◆ **WHAT THE TASK REQUIRES**
Can you reproduce the rows below word for word, beginning at the line that contains "When looking at" and stopping after the line that contains "131 centimetres"?

◆ **SUPPLIED MATERIAL**
::::::::::
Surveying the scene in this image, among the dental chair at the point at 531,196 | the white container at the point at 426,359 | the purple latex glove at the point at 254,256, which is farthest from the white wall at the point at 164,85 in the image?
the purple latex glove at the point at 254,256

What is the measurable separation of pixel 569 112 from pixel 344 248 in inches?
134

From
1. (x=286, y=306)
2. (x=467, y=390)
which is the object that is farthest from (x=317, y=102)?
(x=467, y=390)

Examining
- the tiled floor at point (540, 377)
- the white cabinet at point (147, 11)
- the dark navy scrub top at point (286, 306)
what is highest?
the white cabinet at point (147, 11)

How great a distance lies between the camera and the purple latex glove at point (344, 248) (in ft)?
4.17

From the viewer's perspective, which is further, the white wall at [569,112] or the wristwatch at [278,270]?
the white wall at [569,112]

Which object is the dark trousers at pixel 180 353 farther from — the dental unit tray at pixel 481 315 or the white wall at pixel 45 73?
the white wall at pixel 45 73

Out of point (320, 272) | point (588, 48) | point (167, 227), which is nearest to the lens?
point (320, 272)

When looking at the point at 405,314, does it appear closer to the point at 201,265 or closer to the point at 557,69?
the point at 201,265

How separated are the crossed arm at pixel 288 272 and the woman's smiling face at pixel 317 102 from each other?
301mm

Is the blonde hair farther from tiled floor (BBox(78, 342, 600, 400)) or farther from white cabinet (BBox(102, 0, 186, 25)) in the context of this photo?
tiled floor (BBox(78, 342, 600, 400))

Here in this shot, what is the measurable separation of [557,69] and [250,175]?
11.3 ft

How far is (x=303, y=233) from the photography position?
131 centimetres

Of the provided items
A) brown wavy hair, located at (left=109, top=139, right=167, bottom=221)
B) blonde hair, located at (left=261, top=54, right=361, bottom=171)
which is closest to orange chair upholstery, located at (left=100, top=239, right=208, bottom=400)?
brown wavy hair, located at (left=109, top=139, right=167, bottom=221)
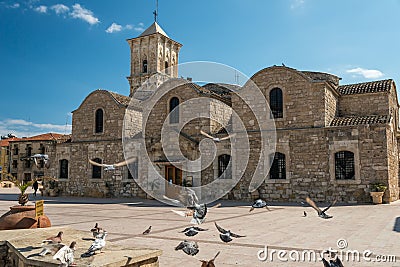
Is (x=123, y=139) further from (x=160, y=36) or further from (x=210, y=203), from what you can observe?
(x=160, y=36)

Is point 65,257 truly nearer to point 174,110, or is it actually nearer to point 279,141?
point 279,141

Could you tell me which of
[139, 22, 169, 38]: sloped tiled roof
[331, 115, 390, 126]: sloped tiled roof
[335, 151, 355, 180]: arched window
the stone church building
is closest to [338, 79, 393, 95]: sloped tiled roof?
the stone church building

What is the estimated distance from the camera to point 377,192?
45.8 feet

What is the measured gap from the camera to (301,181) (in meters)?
15.7

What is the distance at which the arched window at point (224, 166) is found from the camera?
17109 mm

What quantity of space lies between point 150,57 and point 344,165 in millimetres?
24139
::::::::::
◆ **SOLUTION**
When looking at the point at 405,314, does it appear closer to the point at 201,265 or closer to the point at 557,69?
the point at 201,265

How separated are the crossed arm at pixel 288 272 and the woman's smiling face at pixel 317 102 from each other?
301mm

Is the blonde hair farther from tiled floor (BBox(78, 342, 600, 400)) or farther from white cabinet (BBox(102, 0, 186, 25)) in the context of this photo?
tiled floor (BBox(78, 342, 600, 400))

Here in this shot, what is the measurable separation of [557,69] and [250,175]?
11.3 ft

How far is (x=303, y=233) from the photography position?
131 centimetres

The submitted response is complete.